I lost something like 2 pounds.


I tried using the treadmill that’s collecting dust in my basement.

I lost something, but it wasn’t any weight.

I lost my balance and stepped off wrong and practically broke my foot.  Dumbass.

I tried dieting.  My friend told me that switching to one of those sugar substitutes would cut out some stupid amount of sugar from my diet. So I cut out sugar from my coffee (I know, right!) and soda.  I also tried implementing more healthy meals into my family’s repertoire.   My husband wrinkles his nose at whatever new dish I try.  Makes me want to not have sex with him… I tried a food journal.  Writing down everything I ate and not seeing a difference in my weight only made me dread the task.  I tried cutting out sweets in general; no desserts, no candy (except the gum I STILL have to chew to avoid a cigarette craving), no ice cream, nothing.  Mmmm…  ice cream…

I quickly discovered that I have no will power.  None.  Nada. Zip.  Zero. (Ok, wait a minute, I lost my train of thought cause I had to go get me some ice cream.  Can you say FAT BASTARD? Aw, COME ON!  It’s Rocky Road!)  So, yeah, no will power.  It was basically depleted when I well… you know.


Then a friend told me about Jillian Michaels’ 30 Day Shred workout video.  I was a little reluctant because on her show she’s this mega bitch that nobody likes.  Another friend of mine told me she was annoying, but the workout was good.  And shit, 20 minutes a day is a whole hell of a lot better than an hour on the Wii whilst my children whine in the background.  I can squeeze it in at the end of the day after the rats go to bed or I can do it while the booger naps.

Photo courtesy of

I’m sold.  Walmart $9.  Go there.  Buy it.  Seriously.

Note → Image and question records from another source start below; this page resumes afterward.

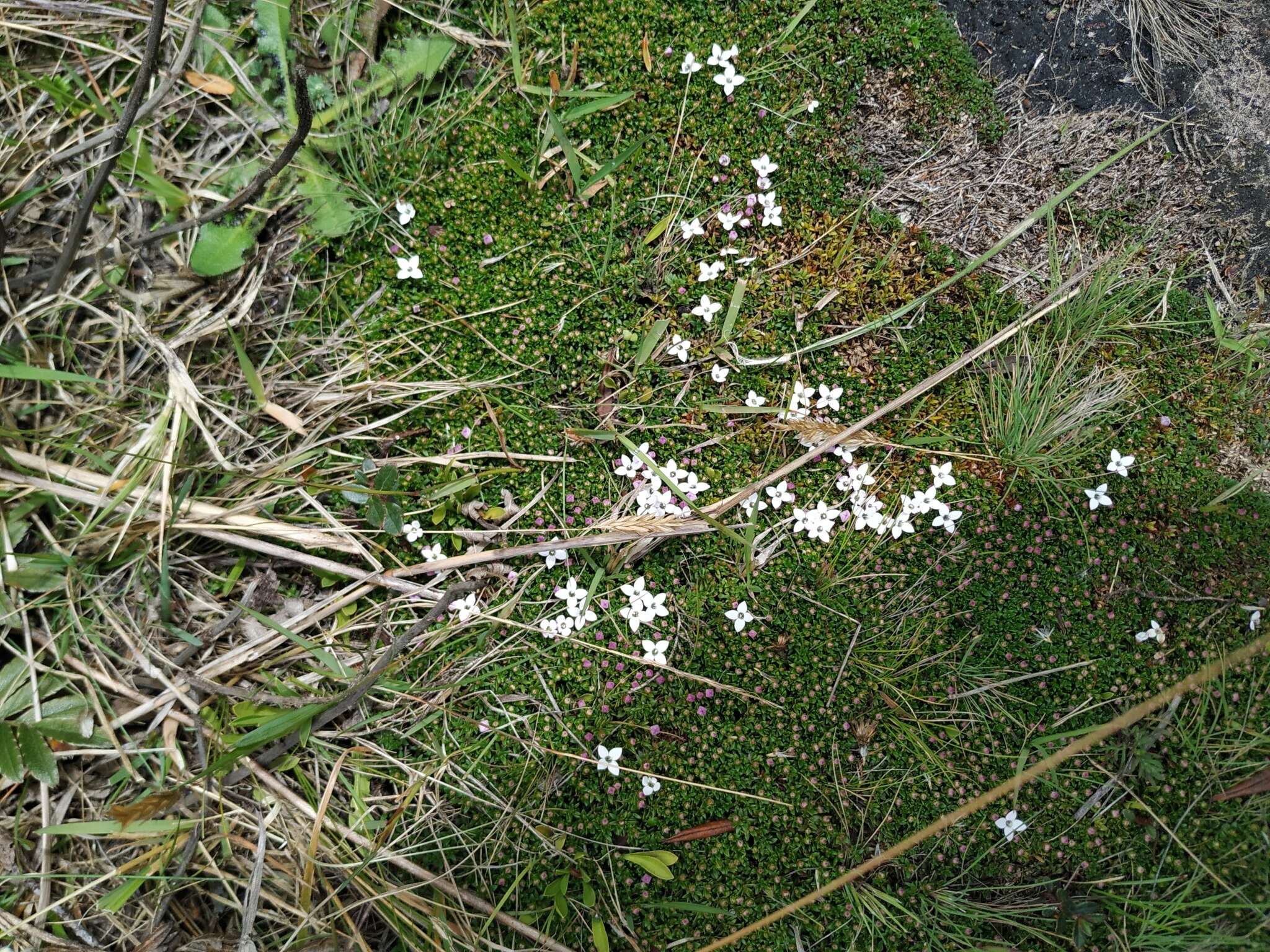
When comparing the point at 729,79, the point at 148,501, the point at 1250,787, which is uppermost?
the point at 729,79

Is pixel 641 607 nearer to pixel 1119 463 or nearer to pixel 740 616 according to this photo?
pixel 740 616

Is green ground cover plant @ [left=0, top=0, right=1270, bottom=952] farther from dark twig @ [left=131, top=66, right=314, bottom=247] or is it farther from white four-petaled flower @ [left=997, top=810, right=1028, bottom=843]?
dark twig @ [left=131, top=66, right=314, bottom=247]

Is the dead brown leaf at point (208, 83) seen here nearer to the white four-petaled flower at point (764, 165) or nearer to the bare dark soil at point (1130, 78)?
the white four-petaled flower at point (764, 165)

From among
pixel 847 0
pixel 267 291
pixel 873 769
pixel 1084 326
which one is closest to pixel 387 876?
pixel 873 769

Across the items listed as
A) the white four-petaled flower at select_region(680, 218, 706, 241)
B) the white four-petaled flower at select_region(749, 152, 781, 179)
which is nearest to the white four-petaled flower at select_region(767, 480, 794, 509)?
the white four-petaled flower at select_region(680, 218, 706, 241)

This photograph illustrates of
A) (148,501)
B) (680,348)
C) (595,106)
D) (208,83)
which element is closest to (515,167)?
(595,106)

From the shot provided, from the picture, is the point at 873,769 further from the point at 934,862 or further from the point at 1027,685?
the point at 1027,685

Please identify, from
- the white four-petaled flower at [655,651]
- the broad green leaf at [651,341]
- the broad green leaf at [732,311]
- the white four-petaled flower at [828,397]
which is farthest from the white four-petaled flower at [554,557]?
the white four-petaled flower at [828,397]

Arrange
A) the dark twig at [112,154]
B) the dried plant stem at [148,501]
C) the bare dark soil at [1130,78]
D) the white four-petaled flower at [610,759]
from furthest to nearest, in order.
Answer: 1. the bare dark soil at [1130,78]
2. the dried plant stem at [148,501]
3. the white four-petaled flower at [610,759]
4. the dark twig at [112,154]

I have to FORCE MYSELF to get off my ASS everyday to do it.  My reasoning:  “it’s only 20 minutes.  I can do this.”  I annoy all my Facebook friends by posting it as my status.  (I know I annoy you all, but if I don’t post it, I don’t DO it.  And I NEED to DO it!  Thank you all for letting me annoy you.)  I even went to Walmart and bought sports bras so I can sport the uniboob look and not give myself a black eye while doing my butt kicks and jumping jacks.

I have lost so far 9 pounds.  I am replacing muscle with fat.  I mean fat with muscle.  and obviously brain cells with mush

I kinda fell off the wagon a little when we went away on vacation.  I wasn’t about to be huffing and puffing to Jillian while my mother in law looked on trying to relax and enjoy myself…  And then I got my monthly visitor.  Ugh.  I hardly do anything that week except brush up being a bitch and getting mad at my husband and children.

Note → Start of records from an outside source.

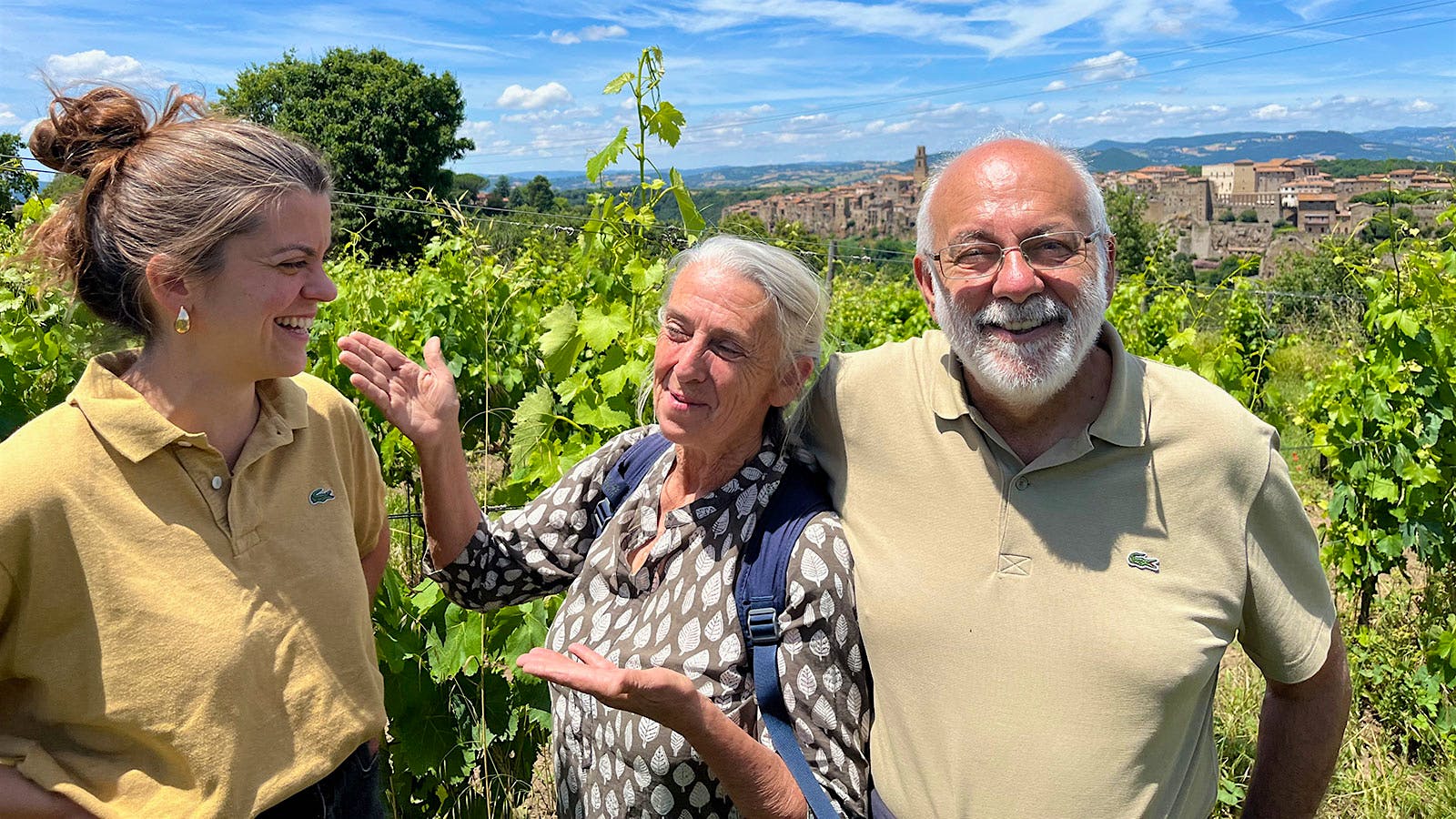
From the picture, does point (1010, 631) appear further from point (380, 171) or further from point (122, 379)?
point (380, 171)

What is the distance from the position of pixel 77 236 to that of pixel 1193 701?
1994 millimetres

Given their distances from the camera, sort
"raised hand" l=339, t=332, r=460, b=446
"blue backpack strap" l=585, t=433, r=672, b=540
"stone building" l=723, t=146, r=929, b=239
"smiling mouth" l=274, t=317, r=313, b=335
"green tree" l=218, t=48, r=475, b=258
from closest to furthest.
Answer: "smiling mouth" l=274, t=317, r=313, b=335
"raised hand" l=339, t=332, r=460, b=446
"blue backpack strap" l=585, t=433, r=672, b=540
"green tree" l=218, t=48, r=475, b=258
"stone building" l=723, t=146, r=929, b=239

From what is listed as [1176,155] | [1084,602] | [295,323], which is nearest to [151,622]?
[295,323]

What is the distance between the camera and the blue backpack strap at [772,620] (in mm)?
1637

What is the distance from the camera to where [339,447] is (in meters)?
1.96

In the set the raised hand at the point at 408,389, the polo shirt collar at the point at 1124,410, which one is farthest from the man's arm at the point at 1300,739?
the raised hand at the point at 408,389

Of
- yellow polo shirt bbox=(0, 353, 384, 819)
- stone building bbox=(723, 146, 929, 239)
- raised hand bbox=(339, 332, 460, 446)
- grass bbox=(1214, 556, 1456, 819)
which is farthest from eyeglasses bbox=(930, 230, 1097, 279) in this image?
stone building bbox=(723, 146, 929, 239)

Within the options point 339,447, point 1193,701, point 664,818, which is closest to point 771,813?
point 664,818

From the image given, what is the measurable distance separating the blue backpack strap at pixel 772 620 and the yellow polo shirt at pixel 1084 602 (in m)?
0.15

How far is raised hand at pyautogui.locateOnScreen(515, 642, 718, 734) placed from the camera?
4.86ft

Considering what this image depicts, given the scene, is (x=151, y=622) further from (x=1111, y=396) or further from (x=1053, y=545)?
(x=1111, y=396)

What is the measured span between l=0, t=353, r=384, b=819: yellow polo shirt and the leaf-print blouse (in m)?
0.45

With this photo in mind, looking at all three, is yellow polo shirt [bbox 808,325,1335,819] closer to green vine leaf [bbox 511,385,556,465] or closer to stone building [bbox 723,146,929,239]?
green vine leaf [bbox 511,385,556,465]

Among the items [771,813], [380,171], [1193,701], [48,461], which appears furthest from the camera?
[380,171]
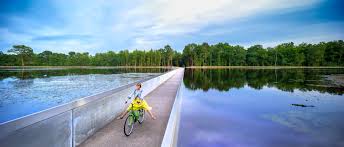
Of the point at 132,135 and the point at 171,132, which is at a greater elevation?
the point at 171,132

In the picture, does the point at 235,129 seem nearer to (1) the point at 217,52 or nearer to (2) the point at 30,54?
(1) the point at 217,52

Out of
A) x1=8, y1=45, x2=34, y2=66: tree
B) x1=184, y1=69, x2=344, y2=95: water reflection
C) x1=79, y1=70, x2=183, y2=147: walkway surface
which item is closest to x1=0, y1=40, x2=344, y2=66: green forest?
x1=8, y1=45, x2=34, y2=66: tree

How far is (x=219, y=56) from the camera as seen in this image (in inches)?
3863

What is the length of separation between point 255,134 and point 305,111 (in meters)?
5.35

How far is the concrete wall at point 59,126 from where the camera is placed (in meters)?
2.85

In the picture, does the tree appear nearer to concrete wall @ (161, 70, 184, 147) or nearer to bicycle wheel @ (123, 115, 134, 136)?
bicycle wheel @ (123, 115, 134, 136)

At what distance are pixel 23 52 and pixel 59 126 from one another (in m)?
116

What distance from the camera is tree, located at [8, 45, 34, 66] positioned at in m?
90.5

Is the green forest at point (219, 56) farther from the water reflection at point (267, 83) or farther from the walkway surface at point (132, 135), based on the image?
the walkway surface at point (132, 135)

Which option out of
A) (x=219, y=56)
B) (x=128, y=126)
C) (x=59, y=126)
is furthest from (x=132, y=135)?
(x=219, y=56)

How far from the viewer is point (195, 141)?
7.16 metres

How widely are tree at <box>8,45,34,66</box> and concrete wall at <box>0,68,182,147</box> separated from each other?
110506 millimetres

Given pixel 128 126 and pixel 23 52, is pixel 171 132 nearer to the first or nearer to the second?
pixel 128 126

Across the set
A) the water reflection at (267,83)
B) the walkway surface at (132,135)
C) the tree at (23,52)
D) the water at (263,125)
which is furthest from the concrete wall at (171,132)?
the tree at (23,52)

Then what happened??  I forget…

photo courtesy of

OH!  Yes.  While we were on vacation, I picked up Jillian’s Yoga Meltdown.  I couldn’t wait to get started!  Then I couldn’t wait to stop.  Yoga- not my thing.  I did give it a full week.  I often felt like I was going to fly away or slide of my yoga mat.  Pass on that.

Took another week off (cause I wanted to!) and here I am…  I think I’m five or six days in to a new 30 days.  I lost count.  But I won’t move onto the next level until I’m not sore the day after anymore.  (that may take a while)

I’m tired of feeling fat.   I’m tired of looking fat.

I’m going to lose more weight before my cousin’s wedding next year.  Watch, I won’t even be invited and I’m doing all this work…  Fuck it, at least I’ll look good…

I keep hoping that the weather will warm up so I can start walking in the evenings and maybe get the hubster involved.  Maybe then I’ll start having sex with him again. And he can stop eating ice cream in front of me while I work out. Yep.  Thanks babe!

Does anyone else hear Sloth from Goonies?  Ro-cky Road?  Heh heh.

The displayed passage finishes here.